GIVEN TEXT:
Closed skeggse closed 10 years ago
You're using a word that has very particular meaning for me :) "capability." I will assume that you do not mean "capability" within the context of Object Capability Model.
So assuming that, I think what you describe here could be created on top of the existing implementation.
Node id's don't have to be unique. That is, Discover is still a key/value DHT. So, for example, one could create a User Management service as a contact:
var contact = {
id: "VXNlciBNYW5hZ2VtZW50IFNlcnZpY2U=", // "User Management Service" in base64
data: {
"Email": "c29tZSBlbWFpbCBub2RlIGlk"
},
transport: { ... }
You'd lookup "VXNlciBNYW5hZ2VtZW50IFNlcnZpY2U=" node, which would simply be a directory of the capabilities you want with what nodes they correspond to.
The warning here is that a DHT is eventually consistent. And without the vector clock implementation (that I mention in the README), old data may overwrite new data. Come to think of it, vector clock implementation could solve this problem.
Do I understand your use case correctly?
Ahhh, I see. That's almost what I was looking for, except that I could have multiple Email services running simultaneously, and would want to get all of them from the User Management service, not just the one that has propagated to me.
The User Management Service contact would be a globally available node. So if Email would be an array, perhaps that would work?
As to getting the latest value... the vector clock idea would have to be fullly implemented, but you would still have a propagation delay. This is because every node would assume it had the latest answer (until it got the update). But there is no guarantee that everyone would get the update. It gets difficult and starts to go outside the use case I think :/
Closing due to inactivity.

Spatial question items:
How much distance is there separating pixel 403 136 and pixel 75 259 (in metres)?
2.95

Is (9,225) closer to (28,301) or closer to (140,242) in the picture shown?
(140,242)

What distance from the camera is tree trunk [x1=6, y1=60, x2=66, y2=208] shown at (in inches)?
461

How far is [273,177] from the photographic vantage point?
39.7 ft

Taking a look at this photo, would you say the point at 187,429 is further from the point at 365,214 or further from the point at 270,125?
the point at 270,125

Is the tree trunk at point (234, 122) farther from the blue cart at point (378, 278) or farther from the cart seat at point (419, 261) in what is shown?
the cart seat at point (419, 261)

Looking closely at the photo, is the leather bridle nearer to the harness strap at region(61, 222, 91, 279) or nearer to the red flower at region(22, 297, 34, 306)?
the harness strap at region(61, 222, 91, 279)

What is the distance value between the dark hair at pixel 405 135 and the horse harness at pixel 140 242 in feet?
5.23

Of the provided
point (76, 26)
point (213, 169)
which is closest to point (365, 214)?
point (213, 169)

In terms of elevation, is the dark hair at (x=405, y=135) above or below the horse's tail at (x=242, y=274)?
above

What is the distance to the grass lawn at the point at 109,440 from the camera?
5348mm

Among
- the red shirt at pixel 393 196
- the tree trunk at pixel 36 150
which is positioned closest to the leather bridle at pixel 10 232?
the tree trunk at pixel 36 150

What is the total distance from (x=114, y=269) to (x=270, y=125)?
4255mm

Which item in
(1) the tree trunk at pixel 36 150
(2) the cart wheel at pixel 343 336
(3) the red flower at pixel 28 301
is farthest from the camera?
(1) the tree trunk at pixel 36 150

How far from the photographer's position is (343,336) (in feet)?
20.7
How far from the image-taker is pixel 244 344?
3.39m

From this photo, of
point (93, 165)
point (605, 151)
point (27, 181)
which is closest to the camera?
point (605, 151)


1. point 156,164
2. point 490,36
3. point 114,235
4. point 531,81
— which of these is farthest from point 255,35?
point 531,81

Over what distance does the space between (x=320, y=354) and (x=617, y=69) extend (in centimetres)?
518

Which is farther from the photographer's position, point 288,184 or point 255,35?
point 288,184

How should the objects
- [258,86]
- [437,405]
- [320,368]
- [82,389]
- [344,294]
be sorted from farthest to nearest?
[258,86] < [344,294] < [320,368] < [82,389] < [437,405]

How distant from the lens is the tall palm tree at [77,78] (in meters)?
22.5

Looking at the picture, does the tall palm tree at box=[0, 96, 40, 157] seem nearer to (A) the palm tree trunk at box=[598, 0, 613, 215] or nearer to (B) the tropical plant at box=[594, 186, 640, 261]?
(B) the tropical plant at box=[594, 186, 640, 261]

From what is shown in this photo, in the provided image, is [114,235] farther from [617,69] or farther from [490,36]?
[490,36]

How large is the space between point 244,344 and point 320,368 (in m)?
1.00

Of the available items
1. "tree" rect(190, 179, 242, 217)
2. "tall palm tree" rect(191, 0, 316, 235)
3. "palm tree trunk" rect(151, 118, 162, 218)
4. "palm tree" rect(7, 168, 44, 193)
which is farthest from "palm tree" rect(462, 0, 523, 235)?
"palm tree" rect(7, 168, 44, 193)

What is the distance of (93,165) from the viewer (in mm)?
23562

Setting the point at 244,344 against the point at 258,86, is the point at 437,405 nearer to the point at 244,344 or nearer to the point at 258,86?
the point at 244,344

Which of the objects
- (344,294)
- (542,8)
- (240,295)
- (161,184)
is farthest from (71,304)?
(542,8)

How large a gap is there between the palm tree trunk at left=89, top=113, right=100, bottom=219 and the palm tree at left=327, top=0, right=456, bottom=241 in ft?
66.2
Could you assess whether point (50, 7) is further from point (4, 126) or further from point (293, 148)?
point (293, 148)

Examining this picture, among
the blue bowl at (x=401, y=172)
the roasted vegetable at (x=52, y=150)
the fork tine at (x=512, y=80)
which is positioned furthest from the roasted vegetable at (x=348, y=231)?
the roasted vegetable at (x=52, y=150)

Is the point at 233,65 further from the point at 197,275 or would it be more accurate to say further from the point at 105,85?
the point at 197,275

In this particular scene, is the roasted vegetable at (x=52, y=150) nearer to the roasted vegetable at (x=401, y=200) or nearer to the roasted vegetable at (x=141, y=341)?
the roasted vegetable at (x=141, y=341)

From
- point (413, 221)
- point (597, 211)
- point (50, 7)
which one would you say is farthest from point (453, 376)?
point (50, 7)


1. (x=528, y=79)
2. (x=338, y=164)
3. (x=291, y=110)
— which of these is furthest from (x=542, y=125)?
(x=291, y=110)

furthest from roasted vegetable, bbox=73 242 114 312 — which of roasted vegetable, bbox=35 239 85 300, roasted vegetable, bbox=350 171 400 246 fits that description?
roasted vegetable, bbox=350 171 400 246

WRITTEN PROBLEM A:
In the thread on Discover, what kind of DHT is Discover said to remain, given that node ids need not be unique?
WRITTEN PROBLEM B:
In the thread on Discover, explain why the reply holds that a propagation delay would remain even with a full vector clock implementation.
The items above play no part in this work.

WRITTEN RESPONSE A:
A key/value DHT.

WRITTEN RESPONSE B:
Each node would assume it held the latest answer until the update reached it. There is also no guarantee that every node would receive the update.